NATURE AND SURVIVAL OF REPRESENTATIONS AND WARRANTIES

     13.1 Nature of Statements.  All, but only those, statements
contained in this Agreement or any Disclosure Schedule or certificate
delivered or by on behalf of a Party under this Agreement shall be
deemed representations and warranties made by that Party in connection
with the transactions contemplated by this Agreement.

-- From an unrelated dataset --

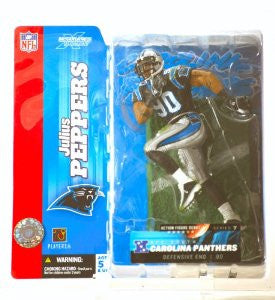 McFarlane - NFL Series 7 - Julius Peppers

     13.2 Survival of Representations, Warranties and Covenants. 
Regardless of any investigation made at any time by or on behalf of any
Party or of any information any Party may have as a result of any such
investigation, all representations and warranties made in or pursuant
to this Agreement (including in any Disclosure Schedule or certificate
delivered under this Agreement) shall, except as otherwise provided in
this Section 13.2, terminate on the Closing Date.  The representations
and warranties made by Laidlaw and Seller in Sections 4.12 and 4.16 and
the representations and warranties made by Purchaser in Sections 5.12
and 5.16 shall survive until the sixth anniversary of the Closing Date. 
The representations and warranties made by Laidlaw and Seller in
Sections 4.2, 4.3, the second paragraph of 4.6, 4.13 and 4.14 and the
representations and warranties made by Purchaser in Sections 5.2, 5.3,
5.13 and 5.14 shall survive indefinitely.  If a bona fide claim is
asserted before the expiration of the survival period of a
representation or warranty, such representation, warranty, covenant,
obligation or agreement shall continue in effect until the claim is
settled, adjudicated or otherwise resolved.  With respect to this
Section 13.2, "known" means with respect to any matter referred to
above that (i) the matter is known to any Person who is or was an
officer, director, employee or agent of, or consultant to, Laidlaw or
any member of the Seller Group (including the Acquired Subsidiaries) or
Purchaser or any of its Subsidiaries on or before the Closing Date or
(ii) any such Person is aware of facts which would have led a
reasonable Person to have conducted an investigation or inquiry likely
to have led to discovery of such matter.


ARTICLE XIV

INDEMNIFICATION

     The respective indemnification obligations of (i), Laidlaw and
Seller and (ii) Purchaser are as follows:

     14.1 Indemnification by Laidlaw and Seller.  Laidlaw and Seller
jointly and severally agree to pay and to indemnify and hold harmless
Purchaser and each Acquired Subsidiary and their respective Affiliates
(but, in the case of the Acquired Subsidiaries, only their respective
Affiliates after the Closing), successors and assigns from and against
any and all Damages suffered by Purchaser or the Acquired Subsidiaries
which are caused by, arising out of or in respect of:

          (i)  any and all Chem-Waste Group Taxes attributable to any
     Pre-Closing Tax Period (including any transaction consummated in
     such Pre-Closing Tax Period); 

          (ii) any Pre-Closing Seller Insurance Claims;

          (iii)     any breach or default in the performance by Laidlaw
     or Seller of (a) any covenant or agreement contained in this
     Agreement to be performed on or after the Closing Date or (b) any
     representation or warranty made pursuant to Article IV, but only
     to the extent such representation or warranty survives the Closing
     pursuant to Section 13.2; or

          (iv) any Environmental Liability or Environmental Claim
     arising as a result of any act or omission, including any Release,
     occurring prior to the Closing Date, but only to the extent such
     Environmental Liability or Environmental Claim

               (a)  was known to Laidlaw or a member of the Seller
          Group and not disclosed in writing to Purchaser; or

               (b)  arose with respect to the treatment of waste at the
          facility operated by Marine Shale Processors or the
          remediation of contaminated soils and water arising from the
          former lagoon sites and operation of the incinerator at
          Mercier, Quebec, but only to the extent that the aggregate
          cash expenditures with respect to any such Environmental
          Liabilities or Environmental Claims exceeds in the aggregate
          (I) $1,000,000 during such year and (II) since the Closing
          Date an amount equal to the product of $1,000,000 times the
          number of years that have elapsed since the Closing Date;
          provided, however, that there shall be no liability under
          this paragraph (iv)(b) for any cash expenditures incurred
          more than six years after the Closing Date.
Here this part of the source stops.